The Utah Division of Aging and Adult Services (DAAS) submitted this four-year strategic plan in compliance with the Older Americans Act. Community planners and local governments can learn from innovative solutions and the proactive integration of program initiatives or partnerships. Community planners and local governments can also learn by knowing what hinders those solutions or initiatives. Sometimes, this takes shape in the “absence” of organizational alignment, funding, or strategy. In other words, knowing what not to do is as important as what to do.

Key Points

On the one hand, Utah is special. It is the youngest state in the country and is expected to remain younger than all other states into the foreseeable future (thanks in part to high birth rates among Mormons). On the other hand, Utah is in trouble. The Utah DAAS faces serious challenges. Though it serves an older population reliant on Medicaid, it is not structured to align with Health Services. Utah is decreasing investments in aging services (page 18), the Commission on Aging has been phased out (an extension is now being attempted under the University of Utah) and finally the DAAS has been dramatically reduced so strategies are primarily accomplished through its Area Agencies on Aging (AAAs).
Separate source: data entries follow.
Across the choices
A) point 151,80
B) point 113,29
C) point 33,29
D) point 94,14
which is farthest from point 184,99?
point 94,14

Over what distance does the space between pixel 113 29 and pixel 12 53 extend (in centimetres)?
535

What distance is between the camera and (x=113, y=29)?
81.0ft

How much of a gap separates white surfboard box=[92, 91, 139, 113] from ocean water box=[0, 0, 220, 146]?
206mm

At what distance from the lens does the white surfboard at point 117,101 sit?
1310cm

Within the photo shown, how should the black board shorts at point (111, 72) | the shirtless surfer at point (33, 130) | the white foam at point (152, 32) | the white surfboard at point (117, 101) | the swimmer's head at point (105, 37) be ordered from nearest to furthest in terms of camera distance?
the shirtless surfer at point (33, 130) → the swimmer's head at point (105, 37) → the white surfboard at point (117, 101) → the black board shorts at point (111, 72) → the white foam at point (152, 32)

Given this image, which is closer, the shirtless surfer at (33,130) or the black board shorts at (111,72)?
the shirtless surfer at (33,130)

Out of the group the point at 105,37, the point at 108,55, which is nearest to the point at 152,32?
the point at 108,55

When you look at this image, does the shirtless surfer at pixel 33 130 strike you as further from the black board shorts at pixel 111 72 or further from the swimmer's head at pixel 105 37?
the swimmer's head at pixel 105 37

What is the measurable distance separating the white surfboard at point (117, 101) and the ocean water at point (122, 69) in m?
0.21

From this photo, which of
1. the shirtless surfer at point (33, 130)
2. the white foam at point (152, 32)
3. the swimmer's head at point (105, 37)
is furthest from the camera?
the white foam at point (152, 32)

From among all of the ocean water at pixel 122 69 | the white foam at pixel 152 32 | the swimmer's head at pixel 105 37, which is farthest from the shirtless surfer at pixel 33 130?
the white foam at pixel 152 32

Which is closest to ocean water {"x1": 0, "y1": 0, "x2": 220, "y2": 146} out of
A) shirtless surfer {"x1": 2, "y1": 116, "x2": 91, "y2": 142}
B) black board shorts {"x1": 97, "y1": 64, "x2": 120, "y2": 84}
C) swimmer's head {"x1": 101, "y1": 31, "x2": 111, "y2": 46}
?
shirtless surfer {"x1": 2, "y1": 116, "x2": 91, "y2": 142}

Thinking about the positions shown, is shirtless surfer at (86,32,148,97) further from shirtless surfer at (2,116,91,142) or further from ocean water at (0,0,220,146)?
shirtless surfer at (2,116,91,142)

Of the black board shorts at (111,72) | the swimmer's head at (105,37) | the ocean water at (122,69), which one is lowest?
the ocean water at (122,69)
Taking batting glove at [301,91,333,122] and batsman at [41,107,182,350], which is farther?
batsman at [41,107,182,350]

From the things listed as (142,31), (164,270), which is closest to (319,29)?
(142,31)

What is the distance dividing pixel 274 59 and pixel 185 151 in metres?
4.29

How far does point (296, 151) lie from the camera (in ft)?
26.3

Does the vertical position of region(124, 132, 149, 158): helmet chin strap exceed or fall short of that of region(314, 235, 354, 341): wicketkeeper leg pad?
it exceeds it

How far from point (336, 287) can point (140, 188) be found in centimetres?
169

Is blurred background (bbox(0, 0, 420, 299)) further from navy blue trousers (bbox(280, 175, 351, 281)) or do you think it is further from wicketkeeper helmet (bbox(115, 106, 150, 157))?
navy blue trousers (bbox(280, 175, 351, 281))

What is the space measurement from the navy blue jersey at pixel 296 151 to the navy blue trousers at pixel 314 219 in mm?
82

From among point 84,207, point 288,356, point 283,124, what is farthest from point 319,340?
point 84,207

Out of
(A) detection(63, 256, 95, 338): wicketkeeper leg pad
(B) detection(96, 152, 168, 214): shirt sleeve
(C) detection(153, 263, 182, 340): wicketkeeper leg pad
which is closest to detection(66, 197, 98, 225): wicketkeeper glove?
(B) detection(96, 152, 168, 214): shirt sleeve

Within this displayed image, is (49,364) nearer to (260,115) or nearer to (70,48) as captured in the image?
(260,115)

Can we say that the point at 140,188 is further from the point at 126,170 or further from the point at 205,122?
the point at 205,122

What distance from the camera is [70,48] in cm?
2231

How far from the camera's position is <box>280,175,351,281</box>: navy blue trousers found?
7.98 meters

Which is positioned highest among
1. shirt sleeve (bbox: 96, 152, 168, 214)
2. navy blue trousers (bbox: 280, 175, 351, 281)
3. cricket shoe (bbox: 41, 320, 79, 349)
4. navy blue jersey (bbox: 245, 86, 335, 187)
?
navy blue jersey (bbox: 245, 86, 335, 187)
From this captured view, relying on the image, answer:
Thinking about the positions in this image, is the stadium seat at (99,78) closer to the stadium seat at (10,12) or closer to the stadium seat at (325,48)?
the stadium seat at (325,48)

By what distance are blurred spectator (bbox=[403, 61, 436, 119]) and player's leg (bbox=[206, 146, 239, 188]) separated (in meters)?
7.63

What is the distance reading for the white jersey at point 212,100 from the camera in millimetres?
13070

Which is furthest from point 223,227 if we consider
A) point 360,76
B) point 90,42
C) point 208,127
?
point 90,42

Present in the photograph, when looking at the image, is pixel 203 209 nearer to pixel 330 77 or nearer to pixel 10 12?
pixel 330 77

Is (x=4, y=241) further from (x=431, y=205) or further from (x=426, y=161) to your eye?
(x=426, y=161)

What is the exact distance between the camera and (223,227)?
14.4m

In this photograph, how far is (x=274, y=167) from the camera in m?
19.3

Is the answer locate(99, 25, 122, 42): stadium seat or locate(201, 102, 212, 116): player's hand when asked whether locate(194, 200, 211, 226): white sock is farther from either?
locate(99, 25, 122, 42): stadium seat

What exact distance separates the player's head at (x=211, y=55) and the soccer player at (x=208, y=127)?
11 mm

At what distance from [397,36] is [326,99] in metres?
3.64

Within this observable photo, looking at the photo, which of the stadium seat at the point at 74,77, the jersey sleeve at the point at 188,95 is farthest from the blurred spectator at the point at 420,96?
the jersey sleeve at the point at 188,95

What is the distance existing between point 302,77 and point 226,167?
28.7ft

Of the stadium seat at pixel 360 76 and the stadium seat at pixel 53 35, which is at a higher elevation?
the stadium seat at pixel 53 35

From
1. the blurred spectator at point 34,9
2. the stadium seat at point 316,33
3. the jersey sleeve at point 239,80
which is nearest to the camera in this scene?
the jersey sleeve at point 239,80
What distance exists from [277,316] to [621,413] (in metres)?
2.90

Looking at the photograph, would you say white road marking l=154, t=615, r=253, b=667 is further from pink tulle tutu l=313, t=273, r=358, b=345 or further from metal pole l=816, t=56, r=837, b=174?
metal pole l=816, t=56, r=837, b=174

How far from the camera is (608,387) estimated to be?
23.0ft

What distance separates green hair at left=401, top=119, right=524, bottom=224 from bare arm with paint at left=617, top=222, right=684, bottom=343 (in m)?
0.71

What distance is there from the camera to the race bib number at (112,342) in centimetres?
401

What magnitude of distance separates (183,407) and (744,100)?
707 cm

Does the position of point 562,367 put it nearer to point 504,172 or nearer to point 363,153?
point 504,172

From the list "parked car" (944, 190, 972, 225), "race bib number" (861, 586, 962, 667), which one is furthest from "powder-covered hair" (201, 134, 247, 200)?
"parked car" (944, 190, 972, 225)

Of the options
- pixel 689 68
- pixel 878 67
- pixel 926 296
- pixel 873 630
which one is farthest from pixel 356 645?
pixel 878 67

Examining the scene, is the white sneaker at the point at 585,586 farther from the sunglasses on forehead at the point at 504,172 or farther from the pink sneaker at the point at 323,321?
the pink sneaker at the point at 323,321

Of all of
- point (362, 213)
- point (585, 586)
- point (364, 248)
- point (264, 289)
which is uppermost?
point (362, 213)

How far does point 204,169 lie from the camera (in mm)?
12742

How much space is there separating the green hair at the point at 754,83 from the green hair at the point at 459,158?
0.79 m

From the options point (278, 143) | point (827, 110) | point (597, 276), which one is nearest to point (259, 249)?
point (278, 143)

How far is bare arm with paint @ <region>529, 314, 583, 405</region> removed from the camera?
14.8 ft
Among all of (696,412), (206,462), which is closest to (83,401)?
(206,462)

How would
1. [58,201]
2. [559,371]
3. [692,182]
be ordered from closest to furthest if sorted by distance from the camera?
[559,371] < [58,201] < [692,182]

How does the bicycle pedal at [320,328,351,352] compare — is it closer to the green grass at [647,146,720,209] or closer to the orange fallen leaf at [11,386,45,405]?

In addition to those issues, the DAAS created this strategic plan based on 2000 U.S. Census figures rather than 2010 Census figures because the Governor’s Office of Planning and Budget (GOPB) is still “being processed and is not available at the time of [this] submission” (page 11). The general perception of the older population within the State is that seniors are fine and healthy now, based on evidence that supports that. A recent transportation ridesharing pilot program was cut because there simply weren’t enough riders to offset the costs. Like many DAAS’s around the country who face challenges in funding, organizational support and alignment, or even still fighting the perception they aren’t needed, the DAAS has tried to coordinate, support and encourage where it can. Community planners and local governments can learn from this report that certain components are necessary for good age preparation:

  1. The state seems to believe that age shift planning and preparation are vital to the state’s economic future. Utah is advertising itself as a great place to retire. In addition, 70 percent of its senior population lives in one of its four urban centers. This makes issues regarding livability, transit, health, and a host of other issues highly pertinent to the economic vitality of the state. Federal funding may come and go. But if there is institutional “buy-in” new solutions moving forward will be found.
  2. Information is key. Trends and data have to be as up-to-date as possible in order to create effective forecasting. The GOPB stopped producing annual statistical data, because it was all based on the 2000 U.S. Census. If that is the only source of information on a state’s constituency, then this makes sense (though not for 2010 Census in planning for 2011-2015). States, DAAS’s and AAA’s need to research and survey locally and regularly beyond relying on U.S. Census data. They have to know their own constituency as reflected from a variety of sources.
  3. Having a balanced approach between the central DAAS and local AAA’s makes for better funding options. The reason state plans are broader than the conglomeration of regional AAA plans is precisely because there are state-wide initiatives and services that may not be pertinent for all AAAs. In addition, partnerships can be formed by the DAAS with other organizations (universities, non-profits, businesses, etc.) that aren’t necessarily beneficial at the AAA level alone. These include ongoing pilot programs. It’s perfectly okay to have pilot programs fail (as the ride-sharing program reflected in Utah’s State Plan does). But that should never hinder efforts to improve infrastructure and livability for all.
  4. Organizational alignment is foundational to efficiency. Knowing which departments are most needed for effective age preparation lead to the creation of organizational systems that expedite services to older adults that reduces redundancy and frustration.

How to Use

We applaud Utah’s DAAS for doing the best with what they have, despite tremendous internal and external obstacles. Community planners and local governments should use Utah’s State Plan as a case study for improving their own local planning efforts.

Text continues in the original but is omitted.